Für Palästina wird Trump wahrscheinlich Israels offizielle Annexion eines großen Teils des Westjordanlands und des Gazastreifens (insbesondere dessen nördlichen Teils, wo derzeit eine „ethnische Säuberung“ durch die zionistische Armee durchgeführt wird) unterstützen, damit es seine Siedlungen im Westjordanland ausweiten und in Gaza wieder errichten kann. Israel wird auch die strategischen Korridore behalten, um die dann noch verbleibenden Siedlungen der palästinensischen Bevölkerung in den beiden besetzten Gebieten kontrollieren zu können.
Wie in dem von Trumps Schwiegersohn Jared Kushner ausgearbeiteten und Anfang 2020 angekündigten „Jahrhundert-Deal“ wird das wahrscheinlich auf eine „Entschädigung“ hinauslaufen, bei der die Palästinenser im Austausch für die ihnen geraubten und offiziell dem israelischen Staatsgebiet angegliederten Gebiete Teile der Negev-Wüste erhalten sollen. Vor acht Monaten plädierte Kushner dafür, Israel solle den nördlichen Teil des Gazastreifens übernehmen und in die Entwicklung seiner „Meeresfront“ investieren und die palästinensischen Bewohner in die Negev-Wüste umsiedeln.

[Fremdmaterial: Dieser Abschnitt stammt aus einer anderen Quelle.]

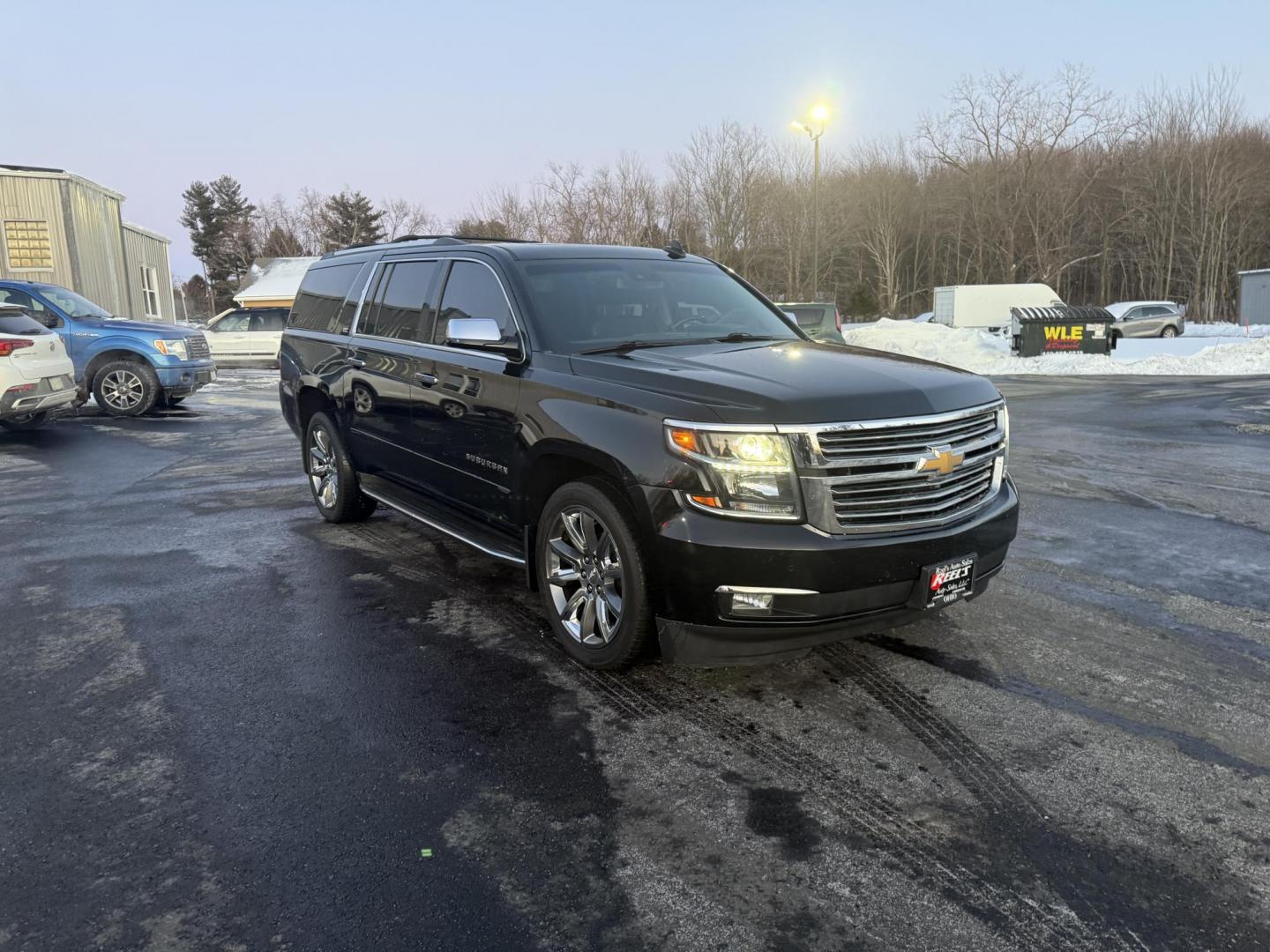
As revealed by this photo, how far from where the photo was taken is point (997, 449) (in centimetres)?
411

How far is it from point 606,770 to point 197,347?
14559 millimetres

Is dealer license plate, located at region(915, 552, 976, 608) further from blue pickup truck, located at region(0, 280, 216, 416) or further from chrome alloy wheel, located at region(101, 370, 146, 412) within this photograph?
chrome alloy wheel, located at region(101, 370, 146, 412)

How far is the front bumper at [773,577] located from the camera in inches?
132

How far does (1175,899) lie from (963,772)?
773mm

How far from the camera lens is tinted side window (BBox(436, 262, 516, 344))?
4730 mm

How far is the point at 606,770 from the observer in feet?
10.6

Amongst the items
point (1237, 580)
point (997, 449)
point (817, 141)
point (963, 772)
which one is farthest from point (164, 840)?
point (817, 141)

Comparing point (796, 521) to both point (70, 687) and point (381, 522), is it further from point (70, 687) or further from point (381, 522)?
point (381, 522)

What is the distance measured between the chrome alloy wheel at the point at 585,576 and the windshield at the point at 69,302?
13.5m

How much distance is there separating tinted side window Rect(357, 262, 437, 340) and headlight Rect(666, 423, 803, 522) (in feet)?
8.35

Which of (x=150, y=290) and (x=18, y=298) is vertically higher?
(x=150, y=290)

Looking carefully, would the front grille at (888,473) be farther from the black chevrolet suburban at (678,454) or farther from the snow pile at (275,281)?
the snow pile at (275,281)

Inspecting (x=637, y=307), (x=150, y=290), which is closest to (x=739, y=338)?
(x=637, y=307)

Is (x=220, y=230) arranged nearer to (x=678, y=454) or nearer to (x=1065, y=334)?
(x=1065, y=334)
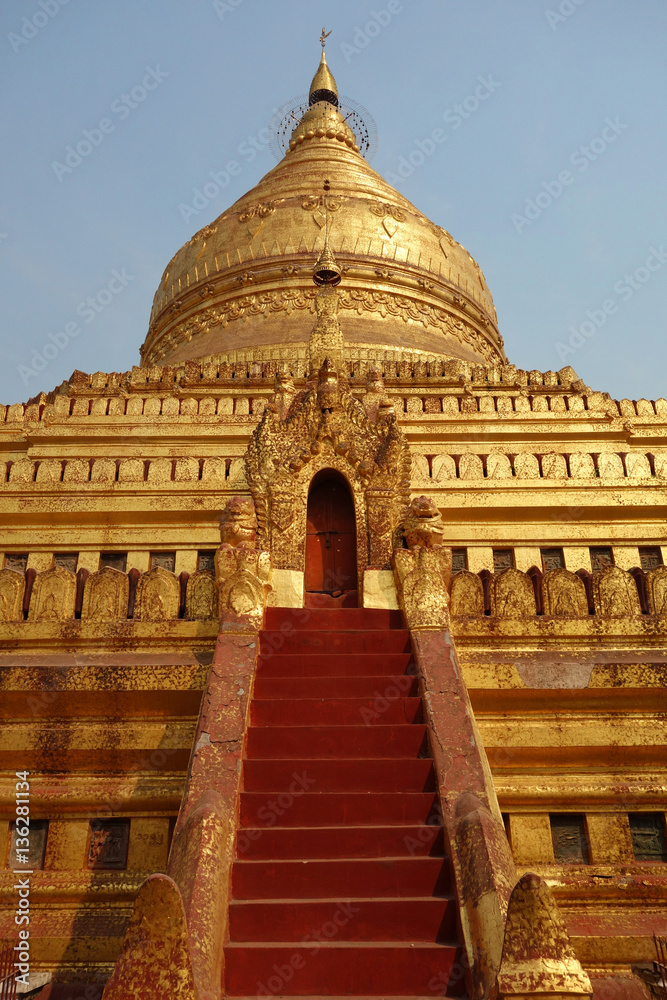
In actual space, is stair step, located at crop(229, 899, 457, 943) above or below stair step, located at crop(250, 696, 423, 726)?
below

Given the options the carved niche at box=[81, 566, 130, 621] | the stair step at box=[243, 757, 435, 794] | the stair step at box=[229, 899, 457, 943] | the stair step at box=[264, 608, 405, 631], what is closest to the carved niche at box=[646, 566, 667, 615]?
the stair step at box=[264, 608, 405, 631]

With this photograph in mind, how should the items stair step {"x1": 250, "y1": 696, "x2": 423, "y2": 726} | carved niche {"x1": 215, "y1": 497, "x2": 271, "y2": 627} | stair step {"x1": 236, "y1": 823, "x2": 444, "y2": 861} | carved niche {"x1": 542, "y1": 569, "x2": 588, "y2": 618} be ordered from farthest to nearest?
carved niche {"x1": 542, "y1": 569, "x2": 588, "y2": 618}, carved niche {"x1": 215, "y1": 497, "x2": 271, "y2": 627}, stair step {"x1": 250, "y1": 696, "x2": 423, "y2": 726}, stair step {"x1": 236, "y1": 823, "x2": 444, "y2": 861}

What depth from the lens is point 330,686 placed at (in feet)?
27.2

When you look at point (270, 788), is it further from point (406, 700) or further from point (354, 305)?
point (354, 305)

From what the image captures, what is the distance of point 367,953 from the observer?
594 cm

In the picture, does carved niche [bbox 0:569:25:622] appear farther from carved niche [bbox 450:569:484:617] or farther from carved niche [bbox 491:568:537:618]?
carved niche [bbox 491:568:537:618]

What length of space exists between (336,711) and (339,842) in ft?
4.56

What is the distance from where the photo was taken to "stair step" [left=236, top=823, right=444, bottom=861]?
22.0 ft

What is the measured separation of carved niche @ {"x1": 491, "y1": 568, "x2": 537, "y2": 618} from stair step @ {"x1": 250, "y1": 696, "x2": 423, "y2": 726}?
209cm

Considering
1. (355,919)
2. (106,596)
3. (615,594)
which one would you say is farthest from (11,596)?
(615,594)

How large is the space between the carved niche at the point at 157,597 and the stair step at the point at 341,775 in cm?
281

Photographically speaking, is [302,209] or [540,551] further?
[302,209]

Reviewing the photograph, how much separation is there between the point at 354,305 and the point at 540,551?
10.6 metres

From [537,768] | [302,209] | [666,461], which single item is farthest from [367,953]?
[302,209]
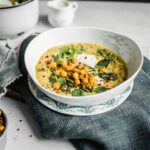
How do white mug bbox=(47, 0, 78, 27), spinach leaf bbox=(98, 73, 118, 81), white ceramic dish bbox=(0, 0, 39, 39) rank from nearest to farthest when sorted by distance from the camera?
spinach leaf bbox=(98, 73, 118, 81)
white ceramic dish bbox=(0, 0, 39, 39)
white mug bbox=(47, 0, 78, 27)

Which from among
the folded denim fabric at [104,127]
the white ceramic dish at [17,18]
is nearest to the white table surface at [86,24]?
the folded denim fabric at [104,127]

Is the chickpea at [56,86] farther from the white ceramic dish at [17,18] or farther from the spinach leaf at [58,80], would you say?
the white ceramic dish at [17,18]

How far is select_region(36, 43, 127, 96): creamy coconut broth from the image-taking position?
0.97 m

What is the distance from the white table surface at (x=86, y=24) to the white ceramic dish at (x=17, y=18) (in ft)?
0.45

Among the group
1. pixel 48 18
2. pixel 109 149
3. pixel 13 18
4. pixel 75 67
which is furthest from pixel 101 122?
pixel 48 18

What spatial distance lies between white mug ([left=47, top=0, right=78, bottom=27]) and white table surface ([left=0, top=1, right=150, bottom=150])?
0.14 ft

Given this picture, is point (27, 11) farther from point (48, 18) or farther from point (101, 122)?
point (101, 122)

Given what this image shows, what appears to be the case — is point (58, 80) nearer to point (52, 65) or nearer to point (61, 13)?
point (52, 65)

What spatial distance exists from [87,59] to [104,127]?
0.25 meters

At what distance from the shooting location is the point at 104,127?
2.98 ft

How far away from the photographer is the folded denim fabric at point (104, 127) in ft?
2.96

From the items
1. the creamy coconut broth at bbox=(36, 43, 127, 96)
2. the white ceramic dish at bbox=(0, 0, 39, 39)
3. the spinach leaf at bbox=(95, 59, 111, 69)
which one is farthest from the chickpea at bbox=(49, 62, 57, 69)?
the white ceramic dish at bbox=(0, 0, 39, 39)

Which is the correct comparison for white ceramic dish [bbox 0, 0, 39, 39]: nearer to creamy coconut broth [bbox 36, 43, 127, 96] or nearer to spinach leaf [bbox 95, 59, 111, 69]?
creamy coconut broth [bbox 36, 43, 127, 96]

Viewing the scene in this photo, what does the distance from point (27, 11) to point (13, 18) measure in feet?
0.16
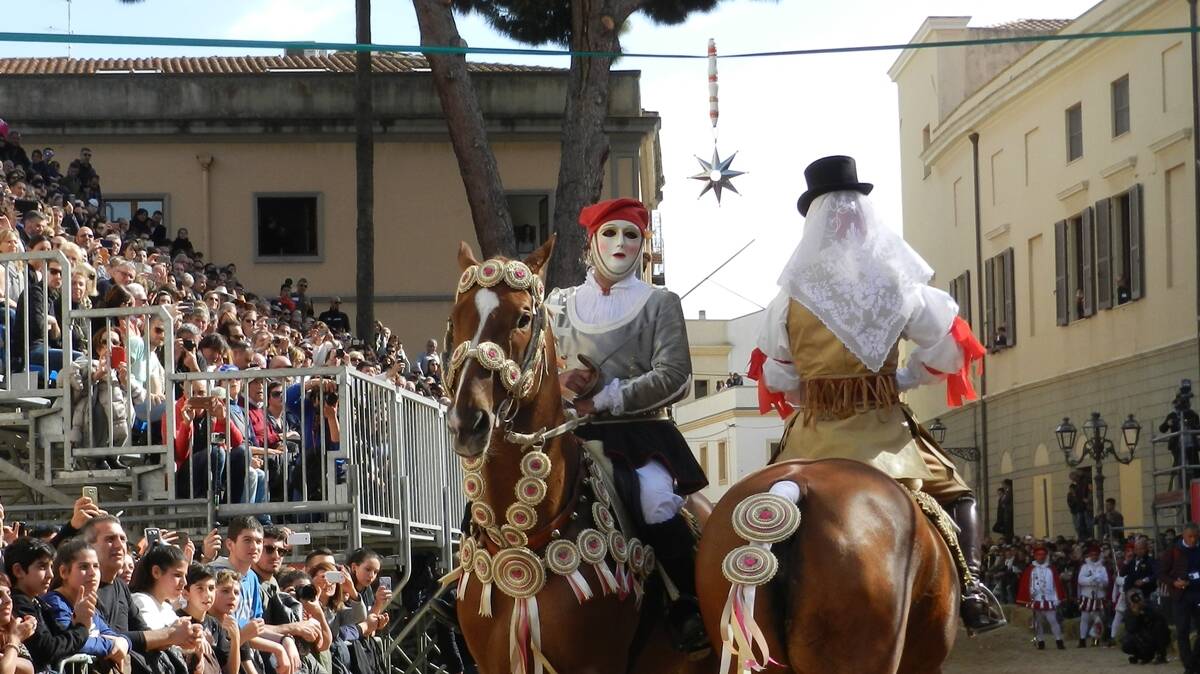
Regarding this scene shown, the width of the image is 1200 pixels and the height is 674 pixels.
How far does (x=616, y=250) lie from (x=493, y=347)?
1.44 meters

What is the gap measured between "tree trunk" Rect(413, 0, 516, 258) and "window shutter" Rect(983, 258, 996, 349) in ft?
89.7

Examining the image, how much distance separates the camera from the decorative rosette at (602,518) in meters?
7.66

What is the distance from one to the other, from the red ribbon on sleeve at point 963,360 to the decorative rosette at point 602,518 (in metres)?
1.56

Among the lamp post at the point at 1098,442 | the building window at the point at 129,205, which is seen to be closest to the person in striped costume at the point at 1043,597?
the lamp post at the point at 1098,442

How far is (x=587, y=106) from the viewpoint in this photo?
906 inches

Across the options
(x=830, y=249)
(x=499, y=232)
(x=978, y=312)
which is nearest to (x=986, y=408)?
(x=978, y=312)

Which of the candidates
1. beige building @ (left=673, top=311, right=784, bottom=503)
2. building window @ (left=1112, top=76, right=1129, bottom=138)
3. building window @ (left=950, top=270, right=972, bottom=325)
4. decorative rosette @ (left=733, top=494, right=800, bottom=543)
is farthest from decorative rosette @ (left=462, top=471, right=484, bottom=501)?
beige building @ (left=673, top=311, right=784, bottom=503)

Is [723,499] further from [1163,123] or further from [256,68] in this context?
[256,68]

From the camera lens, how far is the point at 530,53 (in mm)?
10906

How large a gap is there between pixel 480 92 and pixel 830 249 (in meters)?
31.6

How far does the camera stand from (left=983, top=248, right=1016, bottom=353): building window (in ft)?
156

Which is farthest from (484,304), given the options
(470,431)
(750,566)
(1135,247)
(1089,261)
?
(1089,261)

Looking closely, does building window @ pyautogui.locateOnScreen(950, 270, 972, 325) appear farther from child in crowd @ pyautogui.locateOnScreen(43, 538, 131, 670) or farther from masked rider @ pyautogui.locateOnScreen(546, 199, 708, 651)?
child in crowd @ pyautogui.locateOnScreen(43, 538, 131, 670)

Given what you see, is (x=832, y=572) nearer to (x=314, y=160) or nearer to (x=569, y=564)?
(x=569, y=564)
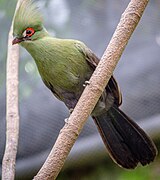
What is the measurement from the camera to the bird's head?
77.2 inches

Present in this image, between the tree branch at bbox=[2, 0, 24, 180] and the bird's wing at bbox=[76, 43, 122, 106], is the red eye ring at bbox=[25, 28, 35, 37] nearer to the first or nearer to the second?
the tree branch at bbox=[2, 0, 24, 180]

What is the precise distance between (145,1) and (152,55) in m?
1.12

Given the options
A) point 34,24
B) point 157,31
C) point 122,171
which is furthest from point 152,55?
point 34,24

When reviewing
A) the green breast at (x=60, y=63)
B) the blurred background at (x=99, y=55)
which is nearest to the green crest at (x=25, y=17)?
the green breast at (x=60, y=63)

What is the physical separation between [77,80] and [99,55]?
2.12 feet

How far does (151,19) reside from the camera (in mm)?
2820

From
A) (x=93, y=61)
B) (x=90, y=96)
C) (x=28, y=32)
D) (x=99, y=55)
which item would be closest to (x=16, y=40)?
(x=28, y=32)

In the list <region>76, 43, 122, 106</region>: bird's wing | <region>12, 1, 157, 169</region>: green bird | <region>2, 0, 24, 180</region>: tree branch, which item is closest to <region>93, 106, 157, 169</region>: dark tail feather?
<region>12, 1, 157, 169</region>: green bird

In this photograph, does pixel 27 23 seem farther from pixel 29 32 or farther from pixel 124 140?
pixel 124 140

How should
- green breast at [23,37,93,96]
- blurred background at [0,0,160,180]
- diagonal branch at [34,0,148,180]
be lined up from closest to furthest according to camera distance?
diagonal branch at [34,0,148,180] → green breast at [23,37,93,96] → blurred background at [0,0,160,180]

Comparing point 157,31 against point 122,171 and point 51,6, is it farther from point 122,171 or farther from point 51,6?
point 122,171

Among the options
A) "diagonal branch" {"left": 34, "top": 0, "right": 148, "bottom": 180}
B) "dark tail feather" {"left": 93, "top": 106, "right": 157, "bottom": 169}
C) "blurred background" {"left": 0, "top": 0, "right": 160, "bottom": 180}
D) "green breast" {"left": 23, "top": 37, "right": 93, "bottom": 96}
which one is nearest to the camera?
"diagonal branch" {"left": 34, "top": 0, "right": 148, "bottom": 180}

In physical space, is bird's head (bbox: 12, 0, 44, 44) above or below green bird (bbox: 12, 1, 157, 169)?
above

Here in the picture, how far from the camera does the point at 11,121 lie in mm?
1846
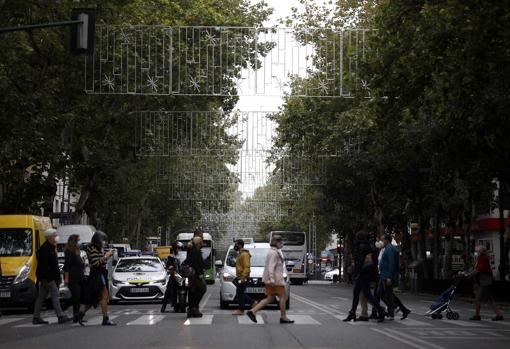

Natürlich wird ein solches „Abkommen“, das das palästinensische Volk für dumm verkauft, keinen einzigen ernsthaften Befürworter auf palästinensischer Seite finden. Die zionistische extreme Rechte wird weiterhin alles daran setzen, die Nakba von 1948 zu vollenden, indem sie das gesamte palästinensische Gebiet zwischen dem Jordan und dem Meer annektiert und die meisten seiner Bewohner vertreibt.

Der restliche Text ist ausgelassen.